Ward 31, Harefield Hospital, England - WW1

Just listening to the introductory video by Bruce Scates has made me see the horror of some parts of war like the four waves of Lighthorsemen at the Nek in Gallipoli being used as a diversion, the use of grappling hooks to drag the wounded back to the trenches – what other horrors will we be shown this week?

Our first four videos looked at physical wounds from returning soldiers:

  • Hugo Throssell – wounded twice – but became a pacifist and socialist due to war
  • Gordon Wallace  – hot metal blew up in his face but no widow’s pension after he died – he was drunk
  • Harold Candy – suicide the night before his marriage
  • Bernard Haines – enlisted age 14 – crippled by age 16

My reflection:

When I visited the Australian War Memorial earlier this year, I found that only those soldiers who died in war or within 6 years of returning were listed on the walls there.
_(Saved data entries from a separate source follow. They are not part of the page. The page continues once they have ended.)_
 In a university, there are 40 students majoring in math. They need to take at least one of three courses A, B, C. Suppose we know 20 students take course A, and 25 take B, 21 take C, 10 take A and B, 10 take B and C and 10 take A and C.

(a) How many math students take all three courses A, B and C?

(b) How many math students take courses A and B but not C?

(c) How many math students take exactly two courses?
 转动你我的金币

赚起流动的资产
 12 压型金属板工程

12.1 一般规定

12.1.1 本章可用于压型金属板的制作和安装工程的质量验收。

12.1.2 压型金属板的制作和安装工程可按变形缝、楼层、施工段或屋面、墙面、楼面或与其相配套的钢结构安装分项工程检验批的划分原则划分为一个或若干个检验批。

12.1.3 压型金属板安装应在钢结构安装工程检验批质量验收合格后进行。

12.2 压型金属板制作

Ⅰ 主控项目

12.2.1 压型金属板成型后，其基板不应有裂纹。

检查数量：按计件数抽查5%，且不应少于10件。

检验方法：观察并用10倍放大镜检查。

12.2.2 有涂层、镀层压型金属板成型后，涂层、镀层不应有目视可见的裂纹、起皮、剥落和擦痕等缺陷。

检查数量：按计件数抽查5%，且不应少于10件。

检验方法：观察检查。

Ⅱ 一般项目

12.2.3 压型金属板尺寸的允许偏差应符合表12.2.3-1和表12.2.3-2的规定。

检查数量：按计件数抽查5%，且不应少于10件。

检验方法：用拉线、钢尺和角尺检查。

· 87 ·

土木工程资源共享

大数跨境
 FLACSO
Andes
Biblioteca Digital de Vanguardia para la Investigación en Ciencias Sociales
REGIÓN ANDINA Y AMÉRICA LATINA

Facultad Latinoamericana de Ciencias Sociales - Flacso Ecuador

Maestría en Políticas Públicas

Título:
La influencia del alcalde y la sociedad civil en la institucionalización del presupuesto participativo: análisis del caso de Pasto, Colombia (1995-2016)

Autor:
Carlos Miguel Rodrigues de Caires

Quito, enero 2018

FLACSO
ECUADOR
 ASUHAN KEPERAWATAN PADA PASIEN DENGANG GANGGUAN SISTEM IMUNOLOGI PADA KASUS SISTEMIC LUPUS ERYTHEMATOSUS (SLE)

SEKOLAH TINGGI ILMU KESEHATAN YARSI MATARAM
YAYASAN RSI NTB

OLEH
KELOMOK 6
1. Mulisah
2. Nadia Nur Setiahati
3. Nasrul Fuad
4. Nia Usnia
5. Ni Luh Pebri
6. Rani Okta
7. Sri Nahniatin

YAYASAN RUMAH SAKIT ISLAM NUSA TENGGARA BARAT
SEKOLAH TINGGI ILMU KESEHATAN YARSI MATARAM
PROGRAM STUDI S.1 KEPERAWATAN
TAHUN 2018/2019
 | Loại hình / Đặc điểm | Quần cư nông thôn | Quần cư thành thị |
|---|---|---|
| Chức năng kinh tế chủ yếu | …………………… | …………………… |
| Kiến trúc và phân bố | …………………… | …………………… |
I think this should be changed – any soldier, sailor, airman or nurse who dies of wounds caused through war, should have their names on the walls there.

Too often a brave soldier will also be brave back at home – all that mateship and so on and also not talking about the negative aspects of war.

The next four videos looked at the psychological damage of returning soldiers:

  • Frank Wilkinson – survived war but not peace
  • Royce Baesjou – died of shellshock – read more about Royce here
  • Rowley Lording – drug addiction after war
  • Unknown patient – identified 11 years after the war – a Kiwi with an Aussie slouch hat

My reflection:

All four stories were compelling in different ways but I wonder whether we have really learnt anything since WW1 in the treatment of psychological problems of returning soldiers. Still not enough hospitals to treat them, not enough housing to look after them, not enough jobs for them to help their families.